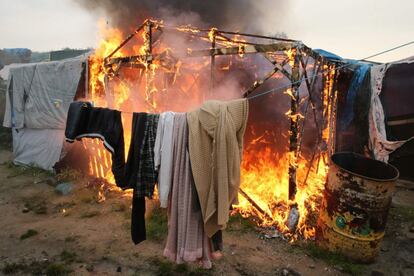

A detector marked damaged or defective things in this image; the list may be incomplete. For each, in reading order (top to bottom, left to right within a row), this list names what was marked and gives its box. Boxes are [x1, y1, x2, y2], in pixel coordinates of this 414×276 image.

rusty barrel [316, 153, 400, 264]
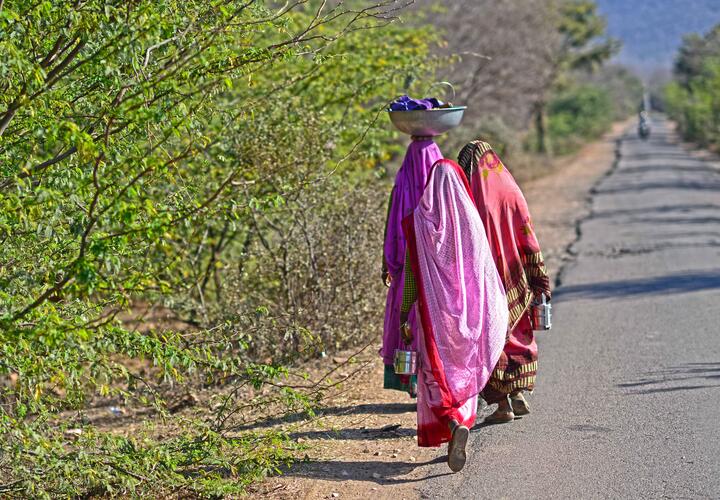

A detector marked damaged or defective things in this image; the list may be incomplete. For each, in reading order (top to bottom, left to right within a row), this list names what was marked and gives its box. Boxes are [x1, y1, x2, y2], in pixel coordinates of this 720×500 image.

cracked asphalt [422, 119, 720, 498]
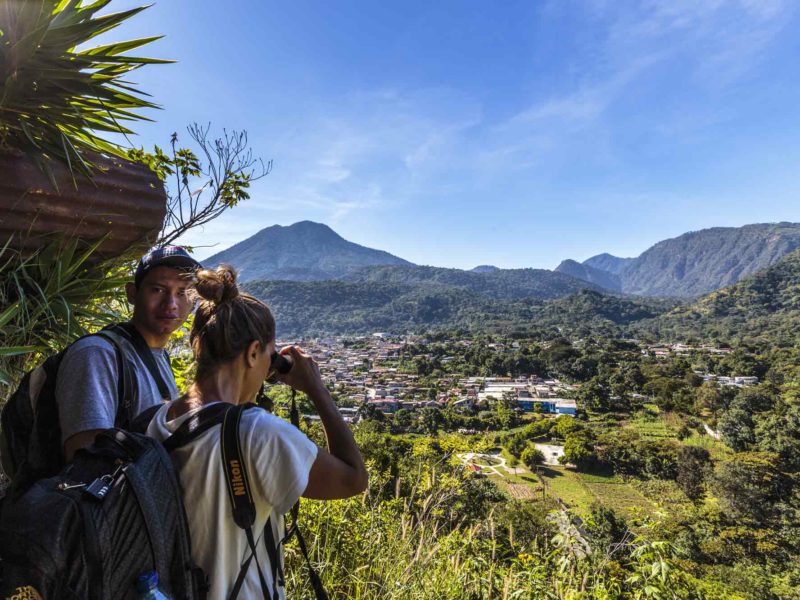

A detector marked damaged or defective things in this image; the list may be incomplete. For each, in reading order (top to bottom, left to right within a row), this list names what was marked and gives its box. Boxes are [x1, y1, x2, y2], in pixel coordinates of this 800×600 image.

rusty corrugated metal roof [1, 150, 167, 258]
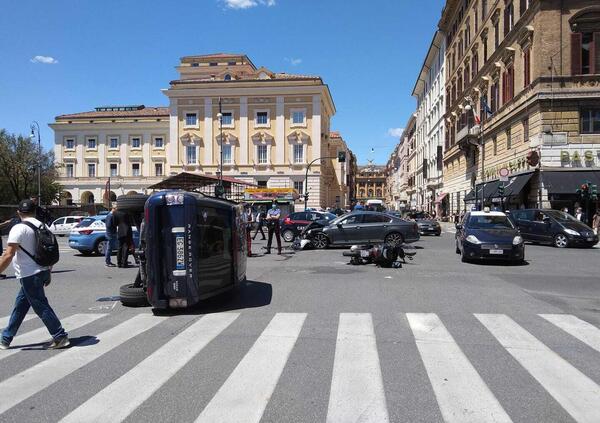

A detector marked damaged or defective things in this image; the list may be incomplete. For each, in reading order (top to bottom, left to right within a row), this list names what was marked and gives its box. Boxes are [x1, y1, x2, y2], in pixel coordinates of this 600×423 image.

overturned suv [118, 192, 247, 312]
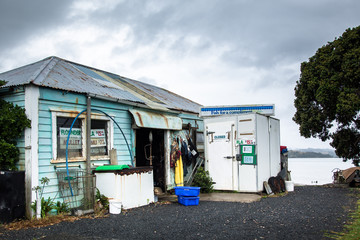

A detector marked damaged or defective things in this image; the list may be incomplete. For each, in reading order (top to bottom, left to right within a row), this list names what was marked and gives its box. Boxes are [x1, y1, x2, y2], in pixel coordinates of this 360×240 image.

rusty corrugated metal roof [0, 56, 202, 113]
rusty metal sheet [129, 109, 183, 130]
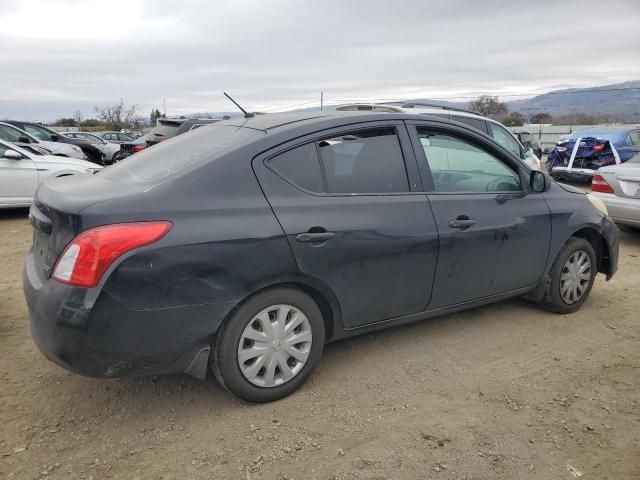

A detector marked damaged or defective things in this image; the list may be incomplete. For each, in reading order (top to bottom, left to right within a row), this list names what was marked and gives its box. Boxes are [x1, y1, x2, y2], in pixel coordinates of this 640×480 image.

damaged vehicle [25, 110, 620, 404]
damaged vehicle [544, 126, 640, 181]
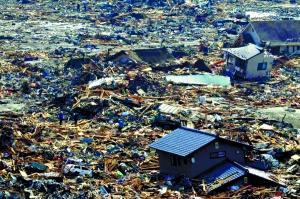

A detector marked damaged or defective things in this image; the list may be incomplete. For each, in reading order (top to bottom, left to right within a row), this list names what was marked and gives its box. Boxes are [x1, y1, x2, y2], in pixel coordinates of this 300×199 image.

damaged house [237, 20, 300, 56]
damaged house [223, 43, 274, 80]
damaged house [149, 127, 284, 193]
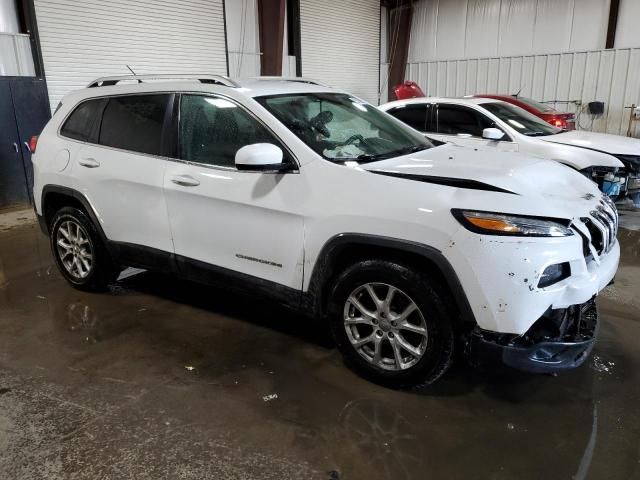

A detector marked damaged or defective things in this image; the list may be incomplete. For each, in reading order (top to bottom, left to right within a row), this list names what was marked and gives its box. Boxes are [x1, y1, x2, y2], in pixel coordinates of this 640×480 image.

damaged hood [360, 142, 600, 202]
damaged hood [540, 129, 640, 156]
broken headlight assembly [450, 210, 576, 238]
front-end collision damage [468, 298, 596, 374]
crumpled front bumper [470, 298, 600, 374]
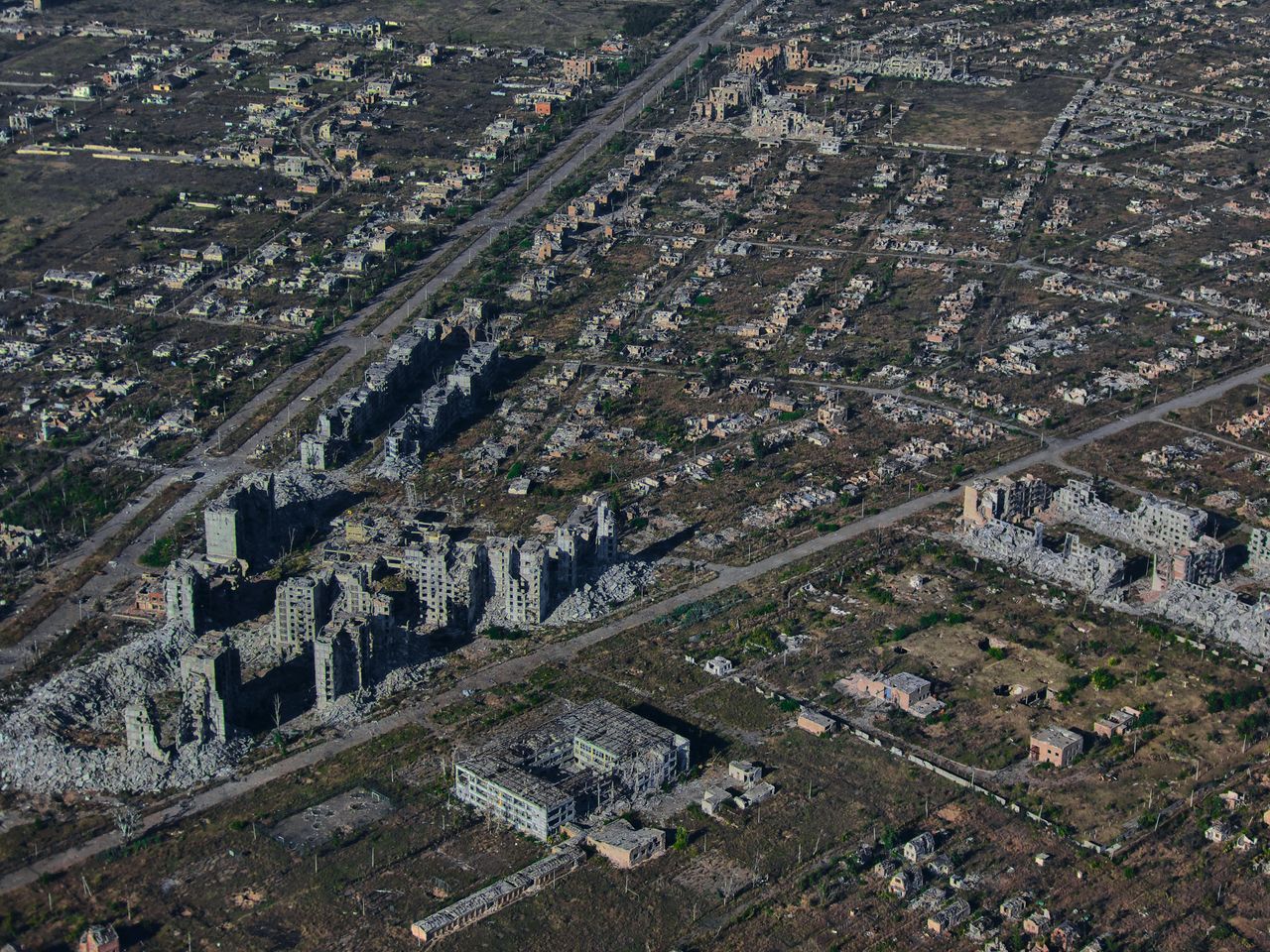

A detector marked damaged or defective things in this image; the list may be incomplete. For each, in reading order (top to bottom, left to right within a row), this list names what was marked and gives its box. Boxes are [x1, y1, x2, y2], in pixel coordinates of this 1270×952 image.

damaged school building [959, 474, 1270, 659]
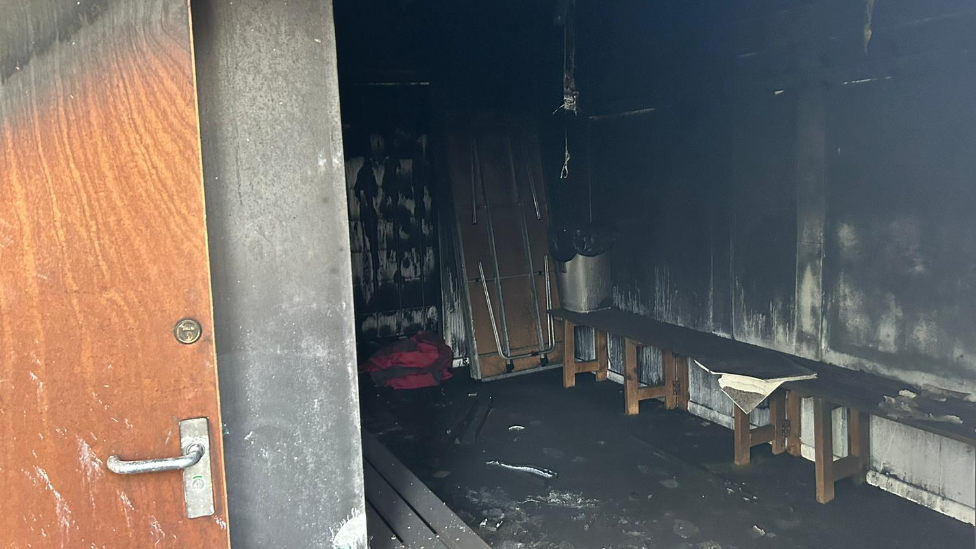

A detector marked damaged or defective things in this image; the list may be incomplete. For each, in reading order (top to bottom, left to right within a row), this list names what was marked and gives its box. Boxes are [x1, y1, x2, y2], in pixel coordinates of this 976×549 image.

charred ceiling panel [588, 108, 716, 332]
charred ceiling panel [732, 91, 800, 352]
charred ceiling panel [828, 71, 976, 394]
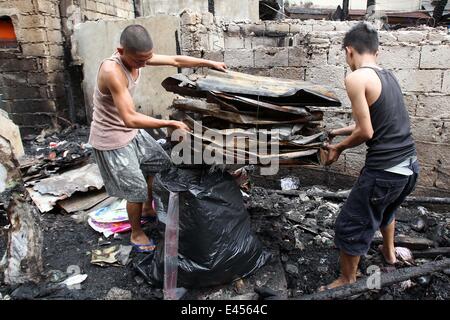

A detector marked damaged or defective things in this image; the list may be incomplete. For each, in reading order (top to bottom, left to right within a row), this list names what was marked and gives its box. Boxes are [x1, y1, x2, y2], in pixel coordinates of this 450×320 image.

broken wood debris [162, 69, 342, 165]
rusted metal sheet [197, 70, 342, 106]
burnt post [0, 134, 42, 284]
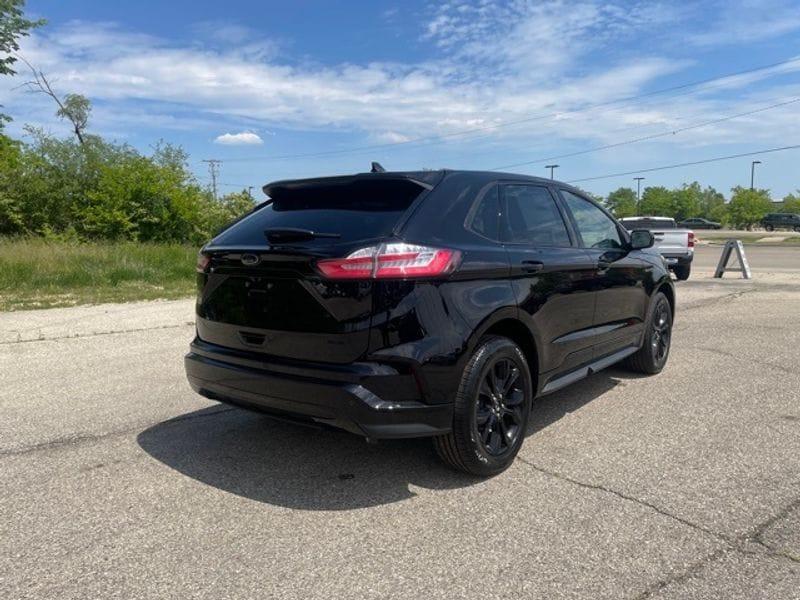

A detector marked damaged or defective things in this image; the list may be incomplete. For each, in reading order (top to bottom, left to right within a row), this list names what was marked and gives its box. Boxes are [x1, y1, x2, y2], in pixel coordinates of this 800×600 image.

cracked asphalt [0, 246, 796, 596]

──────

PROBLEM DESCRIPTION: Above are records to transcribe exactly; leave their pictures out.

OUTPUT OF THE EXERCISE:
A detector marked damaged or defective things in this image; the list may be incomplete. For each, in reading order (top to bottom, left to right within a row), this list names what was marked and gives its box. Boxes are [x1, y1, x2, y2], in pixel coordinates of this 414×276 image.

rusty barrel [316, 153, 400, 264]

A detector marked damaged or defective things in this image; the list may be incomplete. For each, in reading order (top to bottom, left to right within a row), this list names what was marked and gives its box. Boxes are [x1, y1, x2, y2], in pixel coordinates of this 720×500 image.

cracked asphalt [422, 119, 720, 498]

A detector marked damaged or defective things in this image; the list may be incomplete. For each, in reading order (top to bottom, left to right within a row), this list names what was marked and gives its box. Boxes are [x1, y1, x2, y2], in pixel coordinates of this 800×600 image.

rusty corrugated metal roof [1, 150, 167, 258]

A detector marked damaged or defective things in this image; the list may be incomplete. For each, in reading order (top to bottom, left to right within a row), this list names what was marked and gives its box. Boxes are [x1, y1, x2, y2], in pixel coordinates of this 600×423 image.

overturned suv [118, 192, 247, 312]

A detector marked damaged or defective things in this image; the list may be incomplete. For each, in reading order (top to bottom, left to right within a row), this list names what was marked and gives its box. Boxes are [x1, y1, x2, y2], in pixel coordinates of this 360×240 image.

rusty corrugated metal roof [0, 56, 202, 113]
rusty metal sheet [129, 109, 183, 130]

A detector marked damaged or defective things in this image; the list may be incomplete. For each, in reading order (top to bottom, left to right within a row), this list names what was marked and gives its box. Boxes are [x1, y1, x2, y2], in pixel coordinates of this 640×480 image.

damaged vehicle [25, 110, 620, 404]
damaged vehicle [544, 126, 640, 181]

A detector marked damaged or defective things in this image; the list may be incomplete. For each, in reading order (top to bottom, left to right within a row), this list names what was marked and gives its box. Boxes are [x1, y1, x2, y2], in pixel coordinates of this 300×199 image.

damaged house [237, 20, 300, 56]
damaged house [223, 43, 274, 80]
damaged house [149, 127, 284, 193]

A detector marked damaged or defective things in this image; the list may be incomplete. For each, in reading order (top to bottom, left to right within a row), this list names what was marked and gives its box. Boxes are [x1, y1, x2, y2], in pixel coordinates of this 640×480 image.

damaged hood [360, 142, 600, 202]
damaged hood [540, 129, 640, 156]
broken headlight assembly [450, 210, 576, 238]
front-end collision damage [468, 298, 596, 374]
crumpled front bumper [470, 298, 600, 374]

A detector marked damaged or defective things in this image; the list may be incomplete. For each, in reading order (top to bottom, left to right within a row), this list names what was marked and gives its box. Boxes are [x1, y1, x2, y2], in pixel coordinates of this 1270×952 image.

damaged school building [959, 474, 1270, 659]

A detector marked damaged or defective things in this image; the list may be incomplete. For each, in reading order (top to bottom, left to right within a row), this list names what was marked and gives its box. Boxes are [x1, y1, x2, y2], in pixel coordinates of this 976×549 image.

charred ceiling panel [588, 108, 716, 332]
charred ceiling panel [732, 91, 800, 352]
charred ceiling panel [828, 71, 976, 394]

A detector marked damaged or defective things in this image; the list may be incomplete. For each, in reading order (top to bottom, left to right within a row), this list names what was marked and gives its box. Boxes are [x1, y1, x2, y2], in pixel coordinates of this 450×320 image.

broken wood debris [162, 69, 342, 165]
rusted metal sheet [197, 70, 342, 106]
burnt post [0, 134, 42, 284]

A detector marked damaged or defective things in this image; the list may be incomplete. For each, in reading order (top to bottom, left to right within a row), this list names what was marked and gives its box. Boxes are [x1, y1, x2, y2], in pixel coordinates of this 800×600 image.

cracked asphalt [0, 246, 796, 596]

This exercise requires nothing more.